Consigna 1 :: Transcribe del texto sobre el hombre que duerme en la calle todo lo que va desde "Pasaba por aquí" hasta "vidas para ti.".
Consigna 2 :: En el texto sobre el hombre que duerme en la calle, ¿con qué se arropa él?
Consigna 3 :: Escribe la continuación del texto sobre el hombre que duerme en la calle a partir de donde termina.

Fragmento citado ::
+ + + + +
Hola.

Pasaba por aquí como paso casi cada día, desde que por suerte he encontrado por fin una rutina que no sólo estabiliza mis días, sino también mi cabeza. Y lo curioso es que, aunque no me conoces, yo ya me he inventado unas cuantas vidas para ti.

Coincidimos en la esquina de la vida que más te duele y, sin embargo, en la más reconfortante para mí. Nos parecemos en la cantidad de bostezos que intercambiamos cada mañana, y en lo cansados que estamos cada noche. Y mientras yo subo la calefacción de mi casa al llegar, bajan los grados en esos pocos metros cuadrados en los que duermes desde hace unos meses.

No, ya he dicho que no te conozco. Pero me sé de memoria la expresión que se adueña de tus ojos cada vez que pides lo que tantas veces diste a otros. Me sé de memoria la resignación con la que te arropas con esos cuatro cartones que encontraste en el lugar donde la gente se deshace de lo que se les ha vuelto inútil. Todo aquello que, en realidad, a ti tanto te falta. 

Y es que vas coleccionando las sobras de otros. Ya no recuerdas cuál fue la última vez que tuviste la oportunidad de ser el primero en desenvolver algo. El primero en desvirgar cualquier novedad.  Porque tú ya eres experto en lo vintage, en lo hortera y en lo pasado de moda.  Tú no entiendes de mercadillos de segunda mano, tú entiendes de mercadillos de última mano. Sin embargo, en este tipo de mercadillos, las manos no están.
+ + + + +
Extracto de datos ::
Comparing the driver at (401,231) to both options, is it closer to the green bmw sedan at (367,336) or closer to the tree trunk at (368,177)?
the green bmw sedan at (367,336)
+ + + + +
Respuesta 1 ::
Pasaba por aquí como paso casi cada día, desde que por suerte he encontrado por fin una rutina que no sólo estabiliza mis días, sino también mi cabeza. Y lo curioso es que, aunque no me conoces, yo ya me he inventado unas cuantas vidas para ti.

Respuesta 2 :: Con cuatro cartones.

Respuesta 3 ::
Porque son manos huidizas, manos de gente que se las esconde en el bolsillo mientras huyen corriendo subidos en zapatitos de tazón o de “chúpame la punta”. Ojos cerrados para no ver, para no coincidir, para no empatizar con realidades como la tuya. Y es que duele. Duele pensar por qué tú, por qué aquí, cómo. Aterra preguntarse si tú eres como yo o como cualquier otro que se cruza en tu camino durante el día. Asusta reflexionar acerca de tu posible pasado, porque da miedo descubrir que quizás pueda ser como cualquiera de nuestros presentes.

Tu realidad nos escuece los ojos y el corazón. Por eso, a veces no nos miramos. Pero perdónanos, perdóname. Porque durante el día, mientras unos excusan el no ofrecerte su ayuda con argumentos relacionados con las mentiras que llevas a cabo para recaudar más dinero o con lo peligroso que puede ser acercarse a ti por lo trastornado que puedas llegar a estar, lo cierto es que tu vida no vale ni la mejor de tus mentiras como para poder levantarte al día siguiente con la mínima esperanza de que, algún día, recuperarás las ganas de vivir.

Pero qué le vamos a hacer. Si hemos crecido en la sociedad del consumo. En una sociedad individualista y competitiva en la que, cuantos más tengamos debajo, mejor. Tú representas uno de todos aquellos que no podrá quitarle el pan al que, en realidad, le sobra harina. No vayamos a darle ni un gramo de ésta, no vaya a ser que en lugar de comérsela, se la meta por la nariz.

Y así funcionamos. Y a ti mientras tanto, y sea por el motivo que sea, se te nubla la cabeza de forma intermitente. Y comienzas a vivir de tus alucinaciones, pues al menos en ellas, estás acompañado. El trastorno que otros ven en ti, es en realidad tu mecanismo de defensa para sobrevivir en una vida que ya no merece ni llamarse así.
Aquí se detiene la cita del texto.